*To do*: Extract the lines of the data below verbatim, starting at the line that contains "In the scene" and ending at the end of the data.

(Stored data)

--- start ---

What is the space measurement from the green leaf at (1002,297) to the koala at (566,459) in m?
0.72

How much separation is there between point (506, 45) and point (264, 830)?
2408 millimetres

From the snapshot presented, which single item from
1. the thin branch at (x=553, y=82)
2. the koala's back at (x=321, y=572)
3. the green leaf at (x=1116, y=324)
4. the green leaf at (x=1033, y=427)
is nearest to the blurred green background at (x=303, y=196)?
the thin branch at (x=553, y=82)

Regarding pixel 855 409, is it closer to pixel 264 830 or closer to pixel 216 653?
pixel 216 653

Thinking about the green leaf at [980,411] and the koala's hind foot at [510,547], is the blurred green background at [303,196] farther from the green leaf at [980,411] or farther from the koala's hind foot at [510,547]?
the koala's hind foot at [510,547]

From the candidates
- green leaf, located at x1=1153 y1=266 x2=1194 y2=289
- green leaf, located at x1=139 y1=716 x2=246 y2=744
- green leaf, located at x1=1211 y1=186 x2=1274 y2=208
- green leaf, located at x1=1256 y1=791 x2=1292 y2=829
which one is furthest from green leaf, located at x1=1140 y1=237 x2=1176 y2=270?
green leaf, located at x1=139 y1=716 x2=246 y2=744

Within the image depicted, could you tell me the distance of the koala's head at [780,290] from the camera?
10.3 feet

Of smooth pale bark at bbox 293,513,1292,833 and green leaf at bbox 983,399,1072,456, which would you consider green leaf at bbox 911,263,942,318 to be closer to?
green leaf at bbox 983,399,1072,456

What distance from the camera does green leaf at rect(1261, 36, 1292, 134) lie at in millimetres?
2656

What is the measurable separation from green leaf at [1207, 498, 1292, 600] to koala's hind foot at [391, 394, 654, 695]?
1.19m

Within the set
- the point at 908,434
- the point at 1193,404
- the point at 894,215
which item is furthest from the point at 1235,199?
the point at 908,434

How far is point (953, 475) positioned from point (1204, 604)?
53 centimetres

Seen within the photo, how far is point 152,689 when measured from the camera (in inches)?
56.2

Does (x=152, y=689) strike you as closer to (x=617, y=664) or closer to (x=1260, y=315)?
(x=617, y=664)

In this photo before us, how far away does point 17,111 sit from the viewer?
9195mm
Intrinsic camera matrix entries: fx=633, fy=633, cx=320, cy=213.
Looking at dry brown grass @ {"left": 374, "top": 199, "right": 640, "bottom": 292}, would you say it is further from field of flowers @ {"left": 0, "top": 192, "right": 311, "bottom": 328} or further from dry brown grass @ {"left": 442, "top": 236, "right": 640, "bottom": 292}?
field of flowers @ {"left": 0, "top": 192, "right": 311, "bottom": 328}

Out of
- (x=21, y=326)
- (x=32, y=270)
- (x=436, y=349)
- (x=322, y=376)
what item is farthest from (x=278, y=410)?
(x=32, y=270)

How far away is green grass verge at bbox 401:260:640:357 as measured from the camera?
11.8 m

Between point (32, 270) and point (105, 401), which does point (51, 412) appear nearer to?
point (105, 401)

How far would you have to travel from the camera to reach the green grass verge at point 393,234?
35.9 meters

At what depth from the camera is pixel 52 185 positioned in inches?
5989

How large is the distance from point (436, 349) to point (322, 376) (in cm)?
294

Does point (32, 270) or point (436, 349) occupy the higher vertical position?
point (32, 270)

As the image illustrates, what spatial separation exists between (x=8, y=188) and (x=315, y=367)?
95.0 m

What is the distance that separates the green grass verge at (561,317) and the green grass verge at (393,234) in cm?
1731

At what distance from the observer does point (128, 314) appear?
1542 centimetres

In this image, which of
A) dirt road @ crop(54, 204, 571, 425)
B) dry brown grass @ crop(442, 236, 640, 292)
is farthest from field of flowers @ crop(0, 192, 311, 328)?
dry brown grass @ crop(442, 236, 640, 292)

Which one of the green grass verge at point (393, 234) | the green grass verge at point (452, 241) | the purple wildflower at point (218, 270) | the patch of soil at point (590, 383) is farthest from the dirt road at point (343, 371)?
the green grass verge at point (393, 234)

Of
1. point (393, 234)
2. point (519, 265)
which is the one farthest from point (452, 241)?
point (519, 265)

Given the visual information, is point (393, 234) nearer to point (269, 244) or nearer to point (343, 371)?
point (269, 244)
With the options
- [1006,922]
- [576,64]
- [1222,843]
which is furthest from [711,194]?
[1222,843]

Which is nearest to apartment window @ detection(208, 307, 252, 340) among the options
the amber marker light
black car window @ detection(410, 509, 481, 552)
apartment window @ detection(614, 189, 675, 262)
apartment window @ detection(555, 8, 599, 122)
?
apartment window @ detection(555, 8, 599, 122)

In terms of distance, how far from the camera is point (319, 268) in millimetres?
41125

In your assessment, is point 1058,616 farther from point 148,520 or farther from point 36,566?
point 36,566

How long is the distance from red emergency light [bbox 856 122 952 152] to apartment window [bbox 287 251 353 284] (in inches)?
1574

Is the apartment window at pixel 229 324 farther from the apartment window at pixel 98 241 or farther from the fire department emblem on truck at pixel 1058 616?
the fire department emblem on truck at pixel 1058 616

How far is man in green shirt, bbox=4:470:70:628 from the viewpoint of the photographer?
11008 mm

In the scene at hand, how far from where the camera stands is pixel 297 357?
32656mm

--- end ---

*Exercise result*:
In the scene at hand, how far from where the camera stands is pixel 297 357?
32656mm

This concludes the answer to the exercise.